Des exemples remontant jusqu'au XIe siècle

Rosalind Franklin, chimiste d'origine britannique, a subi le même sort. Alors qu'elle avait joué un rôle crucial dans la découverte de la structure de l'ADN, elle est simplement apparue dans les remerciements lors de la publication des résultats de recherches. James Watson et Francis Crick, ses collaborateurs, ont obtenu le prix Nobel de médecine en 1962.

L'astrophysicienne Jocelyn Bell, de son côté, avait construit son propre radiotélescope qui lui a permis de découvrir en 1967 ce qui a par la suite été appelé «pulsars» (des astres très denses émettant un faisceau de rayonnement électromagnétique, ndlr). L'étude finale a pourtant été publiée sous le nom d'Antony Hewish, son directeur de thèse, prix Nobel de physique en 1974.

Il existe des exemples plus anciens encore, qui montrent que les femmes scientifiques ont toujours existé, même si elles étaient minoritaires par la force des choses. Au XVIIIe siècle, «Emilie du Châtelet traduisait les travaux de Newton, assure Aline Aubertin. Il y avait une compétition entre elle et Voltaire».

Un manque de modèles féminins

Avant cela, au XIe siècle, l'Italienne Trotula de Salerne, médecin et chirurgienne, écrivait «Le Soin des maladies des femmes». Devenu l'ouvrage de référence en matière de gynécologie au Moyen-âge, il a été traduit en plusieurs langues, mais attribué à un homme. A l'époque il était tout simplement impensable qu'une femme puisse exercer la fonction de médecin.

Contrairement à ce qu'on pourrait croire, l'effet Matilda subi par ces femmes scientifiques il y a des décennies voire des siècles a encore des conséquences à l'heure actuelle. En disparaissant de l'Histoire, Rosalind Franklin, Emilie du Châtelet et les autres ont aussi disparu des manuels scolaires.
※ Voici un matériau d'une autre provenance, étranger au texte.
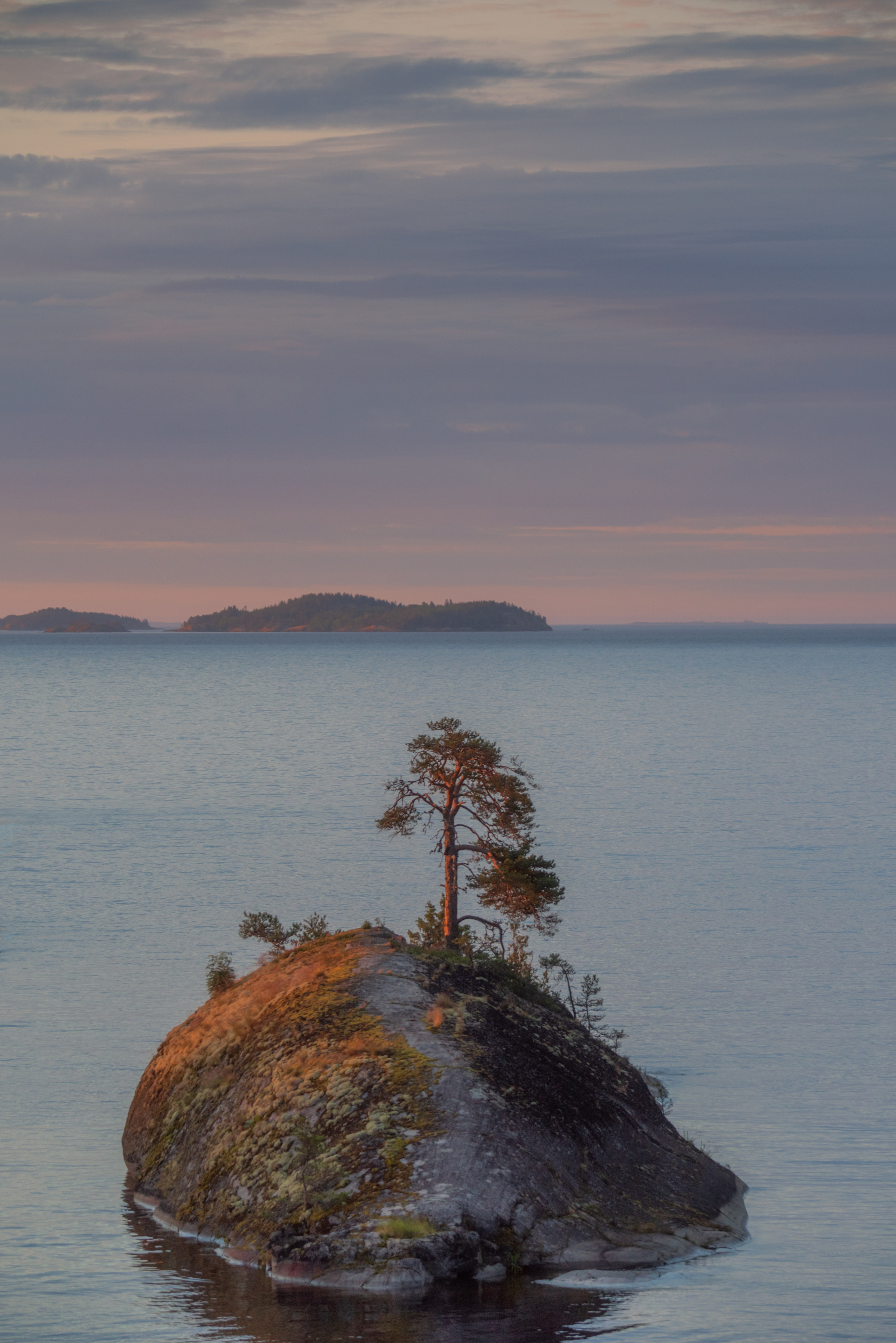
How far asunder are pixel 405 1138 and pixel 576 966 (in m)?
24.9

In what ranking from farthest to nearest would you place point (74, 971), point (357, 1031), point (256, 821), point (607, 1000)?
point (256, 821) → point (74, 971) → point (607, 1000) → point (357, 1031)

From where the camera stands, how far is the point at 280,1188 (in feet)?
72.2

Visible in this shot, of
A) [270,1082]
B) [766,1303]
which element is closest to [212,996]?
[270,1082]

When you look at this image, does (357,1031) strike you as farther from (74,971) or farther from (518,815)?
(74,971)

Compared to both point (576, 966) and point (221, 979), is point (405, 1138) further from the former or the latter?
point (576, 966)

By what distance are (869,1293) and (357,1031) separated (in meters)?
8.37

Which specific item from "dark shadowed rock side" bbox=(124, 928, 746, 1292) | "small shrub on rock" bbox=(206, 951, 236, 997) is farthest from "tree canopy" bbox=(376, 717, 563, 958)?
"small shrub on rock" bbox=(206, 951, 236, 997)

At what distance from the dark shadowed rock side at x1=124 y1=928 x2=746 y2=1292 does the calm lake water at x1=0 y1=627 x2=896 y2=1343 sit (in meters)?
0.63

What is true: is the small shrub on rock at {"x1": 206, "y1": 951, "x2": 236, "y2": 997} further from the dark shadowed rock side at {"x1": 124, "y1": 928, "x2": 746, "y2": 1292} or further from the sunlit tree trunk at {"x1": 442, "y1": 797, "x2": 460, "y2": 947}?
the sunlit tree trunk at {"x1": 442, "y1": 797, "x2": 460, "y2": 947}

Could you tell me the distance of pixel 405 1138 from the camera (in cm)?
2169

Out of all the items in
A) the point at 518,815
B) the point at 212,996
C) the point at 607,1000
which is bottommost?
the point at 607,1000

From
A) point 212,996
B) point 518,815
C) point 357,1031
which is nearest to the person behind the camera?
point 357,1031

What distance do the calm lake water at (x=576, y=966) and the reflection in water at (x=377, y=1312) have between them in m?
0.05

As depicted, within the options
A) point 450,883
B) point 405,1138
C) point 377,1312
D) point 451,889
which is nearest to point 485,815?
point 450,883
Parce qu'elles ont été invisibilisées, les jeunes filles d'aujourd'hui manquent de modèles scientifiques auxquels s'identifier et subissent toujours les effets du stéréotype selon lequel les professions techniques et scientifiques sont davantage masculines que féminines.

Selon Catherine Ladousse, présidente de la commission «parité» du Haut conseil à l'égalité entre les femmes et les hommes (HCE), il s'agit d'un «cercle vicieux : moins les femmes scientifiques sont visibles, moins elles montrent à d'autres filles que c'est possible de les suivre».